Do you have a containerized ceph-volume environment which now requires maintenance? Have you been trying to run ceph-(objectstore or bluestore)-tool but can not figure out how-to mount+unlock your OSD? Look no further. The following branch will exist until this feature is merged, or something comparable is implemented upstream.

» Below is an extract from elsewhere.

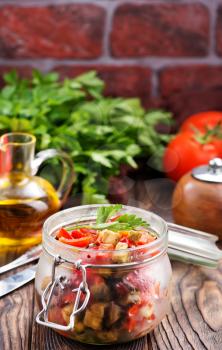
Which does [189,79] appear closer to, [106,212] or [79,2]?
[79,2]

You can build a maintenance container using an existing running osd container, making changes, and then executing the following:

  • Create a new entrypoint after osd_ceph_volume_activate that doesn't die unless stopped manually:
opt/ceph-container/bin/entrypoint.sh
  osd_ceph_volume_mount)
    ami_privileged
    source /opt/ceph-container/bin/osd_volume_mount.sh
    osd_volume_mount
    STAYALIVE="1"
    do_stayalive
    ;;

After you finish updating the entrypoint.sh, you'll need to create the script it references. I recommend using the activate script as a template:

new_file: opt/ceph-container/bin/osd_volume_mount.sh
## Container Shell
docker exec -it ceph-osd-<some_running_container_id> /bin/bash
cp opt/ceph-container/bin/osd_volume_activate.sh opt/ceph-container/bin/osd_volume_mount.sh

## replace the osd_volume_activate variable, with the new one:
  :1,$ s/osd_volume_activate/osd_volume_mount/g
  5 substitutions on 5 lines

## save the changes just made to a new tag:
docker commit <working_container_hash> ceph/osd:debug

With everything setup, now you can being maintenance:

Maintenance Steps
## Disable and stop the old svc to prevent systemd from interfering 
systemctl disable ceph-osd@<osd.id>
  Removed symlink /etc/systemd/system/multi-user.target.wants/ceph-osd@<osd.id>.service.
systemctl stop ceph-osd@<osd.id>

## Launch maintenance container
docker run --rm -d --net=host --privileged=true --pid=host --ipc=host --cpu-quota=400000 -v /dev:/dev -v /etc/localtime:/etc/localtime:ro -v /var/lib/ceph:/var/lib/ceph:z -v /etc/ceph:/etc/ceph:z -v /var/run/ceph:/var/run/ceph:z -v /var/run/udev/:/var/run/udev/ -v /var/log/ceph:/var/log/ceph:z -e OSD_BLUESTORE=1 -e OSD_FILESTORE=0 -e OSD_DMCRYPT=1 -e CLUSTER=ceph -v /run/lvm/:/run/lvm/ -e CEPH_DAEMON=OSD_CEPH_VOLUME_MOUNT -e OSD_ID=<osd.id> --name=ceph-osd-<osd.id>-debug ceph/osd:debug

## Jump into the maintenance container's shell
docker exec -it ceph-osd-<osd.id>-debug bash

## Repair OSD
ceph-bluestore-tool fsck --path /var/lib/ceph/osd/ceph-3/
  fsck success
ceph-bluestore-tool repair --path /var/lib/ceph/osd/ceph-3/
  repair success
exit

## Stop old container to umount, and restart the OSD
docker stop ceph-osd-<osd.id>-debug
systemctl enable ceph-osd@<osd.id>
  Created symlink from /etc/systemd/system/multi-user.target.wants/ceph-osd@<osd.id>.service to /etc/systemd/system/ceph-osd@.service.
systemctl start ceph-osd@<osd.id>